My broken sliding patio door. That was in August. I've been living with it since then.
Even before it was broken, it was a leaky, builder's grade (or worse) door, with "curious" installation issues.
|My house isn't that green. This is a weirdly-colored photo|
Granted, part of that was my fault because I take forever to make a decision about large purchases. I really agonize over them. Since the screen porch (and a glass storm slider on the outside) protected the door from being either dangerous or leaky, I just let it ride. Winter in Iowa is a terrible time to do window and door replacement, too.
But it also was depressing. It made my kitchen seem trashy and uncared for in a big way, I was embarrassed when I had company over, and spending time in my kitchen gave me the sads. I know I'm going to sound a little overly tragic and possibly whiny by saying this, but I think the door was one of the factors in my winter blues this year. Seriously.
When I checked out patio doors at the big box stores, I wasn't enthused about their products; some of them seemed suspiciously low-cost. Installation could be purchased too, but those are subcontracted out and I had no idea who would be working on my house. I wasn't crazy about the store getting to decide that part. And sales people didn't seem particularly knowledgeable about their product, which made me nervous.

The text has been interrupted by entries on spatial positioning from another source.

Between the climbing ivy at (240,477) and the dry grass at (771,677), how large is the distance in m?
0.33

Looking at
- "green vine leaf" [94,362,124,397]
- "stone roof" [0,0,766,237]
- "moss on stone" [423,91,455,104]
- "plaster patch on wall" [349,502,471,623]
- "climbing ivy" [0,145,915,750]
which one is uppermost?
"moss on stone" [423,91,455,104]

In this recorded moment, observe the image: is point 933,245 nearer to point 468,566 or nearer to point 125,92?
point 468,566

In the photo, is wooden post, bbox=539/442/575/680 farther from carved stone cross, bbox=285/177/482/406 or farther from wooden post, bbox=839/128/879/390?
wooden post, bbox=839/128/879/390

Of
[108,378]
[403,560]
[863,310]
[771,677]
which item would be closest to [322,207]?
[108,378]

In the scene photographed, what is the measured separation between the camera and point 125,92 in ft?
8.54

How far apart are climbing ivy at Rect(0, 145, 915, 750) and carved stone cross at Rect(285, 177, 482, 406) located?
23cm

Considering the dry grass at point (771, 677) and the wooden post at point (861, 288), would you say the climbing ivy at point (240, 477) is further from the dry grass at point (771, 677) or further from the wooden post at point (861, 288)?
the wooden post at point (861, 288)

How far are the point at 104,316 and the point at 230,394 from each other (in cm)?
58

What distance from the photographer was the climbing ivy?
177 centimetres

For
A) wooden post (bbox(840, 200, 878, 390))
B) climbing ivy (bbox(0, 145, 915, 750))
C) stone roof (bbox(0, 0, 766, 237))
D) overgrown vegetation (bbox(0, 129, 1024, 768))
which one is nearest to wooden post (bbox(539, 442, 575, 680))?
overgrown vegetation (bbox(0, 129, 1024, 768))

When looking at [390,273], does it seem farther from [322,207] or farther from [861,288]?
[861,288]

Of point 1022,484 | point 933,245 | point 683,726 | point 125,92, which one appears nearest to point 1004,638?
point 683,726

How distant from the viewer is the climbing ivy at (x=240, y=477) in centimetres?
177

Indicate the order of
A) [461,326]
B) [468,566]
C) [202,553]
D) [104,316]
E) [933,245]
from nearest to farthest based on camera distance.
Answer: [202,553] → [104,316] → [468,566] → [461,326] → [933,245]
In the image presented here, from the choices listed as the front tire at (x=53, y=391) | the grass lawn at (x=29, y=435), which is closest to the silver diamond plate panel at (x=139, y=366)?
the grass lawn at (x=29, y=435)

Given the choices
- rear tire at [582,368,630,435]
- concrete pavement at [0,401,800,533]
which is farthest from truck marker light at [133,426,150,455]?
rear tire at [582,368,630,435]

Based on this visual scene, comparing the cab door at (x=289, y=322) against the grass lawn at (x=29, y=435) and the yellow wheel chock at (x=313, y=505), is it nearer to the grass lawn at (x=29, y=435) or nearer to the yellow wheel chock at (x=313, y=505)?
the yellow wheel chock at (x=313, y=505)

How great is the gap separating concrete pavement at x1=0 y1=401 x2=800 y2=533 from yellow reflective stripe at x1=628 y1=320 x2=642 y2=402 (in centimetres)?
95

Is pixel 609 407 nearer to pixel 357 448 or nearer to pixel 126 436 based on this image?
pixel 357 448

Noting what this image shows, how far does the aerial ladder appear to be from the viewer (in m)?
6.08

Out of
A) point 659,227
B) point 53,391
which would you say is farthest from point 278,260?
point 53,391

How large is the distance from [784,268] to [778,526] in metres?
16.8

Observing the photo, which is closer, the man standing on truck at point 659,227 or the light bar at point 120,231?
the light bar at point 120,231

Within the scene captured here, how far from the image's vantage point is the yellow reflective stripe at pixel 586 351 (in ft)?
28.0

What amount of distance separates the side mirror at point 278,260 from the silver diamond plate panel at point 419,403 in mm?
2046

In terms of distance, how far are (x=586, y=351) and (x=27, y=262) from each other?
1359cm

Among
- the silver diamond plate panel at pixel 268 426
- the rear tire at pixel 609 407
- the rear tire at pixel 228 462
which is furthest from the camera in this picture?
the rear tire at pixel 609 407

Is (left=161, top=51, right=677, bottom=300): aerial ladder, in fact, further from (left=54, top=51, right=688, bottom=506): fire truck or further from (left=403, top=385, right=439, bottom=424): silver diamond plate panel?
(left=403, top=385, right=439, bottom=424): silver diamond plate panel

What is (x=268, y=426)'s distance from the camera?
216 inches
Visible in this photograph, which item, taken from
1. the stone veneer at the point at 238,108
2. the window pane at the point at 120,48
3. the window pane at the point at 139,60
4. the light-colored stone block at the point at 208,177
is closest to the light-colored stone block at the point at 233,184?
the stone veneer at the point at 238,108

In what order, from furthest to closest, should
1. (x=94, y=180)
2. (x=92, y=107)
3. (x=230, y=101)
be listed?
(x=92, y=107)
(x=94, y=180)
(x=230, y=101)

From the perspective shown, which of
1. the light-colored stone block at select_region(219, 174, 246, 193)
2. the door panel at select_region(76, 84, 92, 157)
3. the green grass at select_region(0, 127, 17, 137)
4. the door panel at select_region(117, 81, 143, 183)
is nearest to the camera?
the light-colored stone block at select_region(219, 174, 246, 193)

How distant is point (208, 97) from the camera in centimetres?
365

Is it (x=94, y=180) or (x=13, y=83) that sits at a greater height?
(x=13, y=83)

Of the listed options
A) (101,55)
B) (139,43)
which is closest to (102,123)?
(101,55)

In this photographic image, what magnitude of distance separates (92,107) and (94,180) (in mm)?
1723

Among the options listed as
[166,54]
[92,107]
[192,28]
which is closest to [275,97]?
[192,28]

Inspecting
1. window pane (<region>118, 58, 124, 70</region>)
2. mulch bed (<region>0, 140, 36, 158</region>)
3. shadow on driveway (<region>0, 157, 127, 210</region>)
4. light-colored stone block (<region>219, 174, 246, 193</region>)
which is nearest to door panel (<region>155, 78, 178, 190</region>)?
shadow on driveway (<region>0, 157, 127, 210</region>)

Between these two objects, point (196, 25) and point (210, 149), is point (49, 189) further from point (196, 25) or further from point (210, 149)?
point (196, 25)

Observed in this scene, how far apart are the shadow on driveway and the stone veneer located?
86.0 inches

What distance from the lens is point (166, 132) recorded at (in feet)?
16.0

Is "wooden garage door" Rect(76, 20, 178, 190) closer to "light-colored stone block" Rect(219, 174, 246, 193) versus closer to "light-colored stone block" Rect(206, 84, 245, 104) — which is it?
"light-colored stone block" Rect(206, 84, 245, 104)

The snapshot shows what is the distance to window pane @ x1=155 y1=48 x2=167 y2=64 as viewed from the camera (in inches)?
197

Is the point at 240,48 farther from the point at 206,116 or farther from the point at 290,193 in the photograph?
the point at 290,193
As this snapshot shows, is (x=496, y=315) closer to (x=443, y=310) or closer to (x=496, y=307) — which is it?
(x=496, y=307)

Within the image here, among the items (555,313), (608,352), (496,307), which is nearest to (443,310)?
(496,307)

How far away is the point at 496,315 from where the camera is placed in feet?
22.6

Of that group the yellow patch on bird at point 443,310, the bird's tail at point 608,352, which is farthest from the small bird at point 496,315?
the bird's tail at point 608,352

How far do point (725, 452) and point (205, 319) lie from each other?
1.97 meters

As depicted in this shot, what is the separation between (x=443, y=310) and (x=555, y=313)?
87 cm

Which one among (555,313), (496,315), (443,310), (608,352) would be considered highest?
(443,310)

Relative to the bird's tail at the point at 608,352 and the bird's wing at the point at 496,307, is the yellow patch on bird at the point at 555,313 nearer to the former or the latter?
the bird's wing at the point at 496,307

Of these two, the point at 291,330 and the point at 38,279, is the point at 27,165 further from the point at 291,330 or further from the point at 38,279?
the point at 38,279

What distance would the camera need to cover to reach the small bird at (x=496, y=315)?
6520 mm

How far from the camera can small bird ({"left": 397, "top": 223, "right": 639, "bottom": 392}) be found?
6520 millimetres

I also got a few bids from large-scale roofing/window/door companies, and got discouraged. Don't get me wrong. None of them were bad people, or bad contractors. But they are too big for their britches and do bulk ordering of just one or two lines of products. I decided I didn't want vinyl-clad windows or doors in a 1930s house. I just didn't. They may be what's economical. They may be "what everyone else is getting." But it wasn't right for my house, and in talking to just two contractors I got tired of being told why what I wanted wasn't what they wanted to sell me. It was also clear they didn't want little one-off jobs like mine. And the bids for the labor part were priced accordingly. Unreasonably high. Like they wanted their bids to be rejected. I think they did.
So I did. But that didn't leave me any closer to finding a) a patio door and b) an installer. In February I finally found a place, north of town, which is part of a small local chain of construction supply stores. They deal mostly with people in the trades, but also do business directly with homeowners. They have a recommended list of installers. They have people who actually know the products they sell, and explained it to me thoroughly, and were happy to price out several different options.
This wasn't the cheapest option of all the places I looked. But look at this!
Is that not the most beautiful thing you've ever seen? It was to me. I sorta peeked around the edge of the kitchen doorway, not knowing what I'd think, and......I actually had to stifle a few tears. The installation dude probably thinks I don't get out enough.
|The green in this picture is much closer to real life.|
Clearly I've got some painting to do, and yes, my kitchen floor still needs replacing. But wow, wow, WOW. I'm so glad this is done!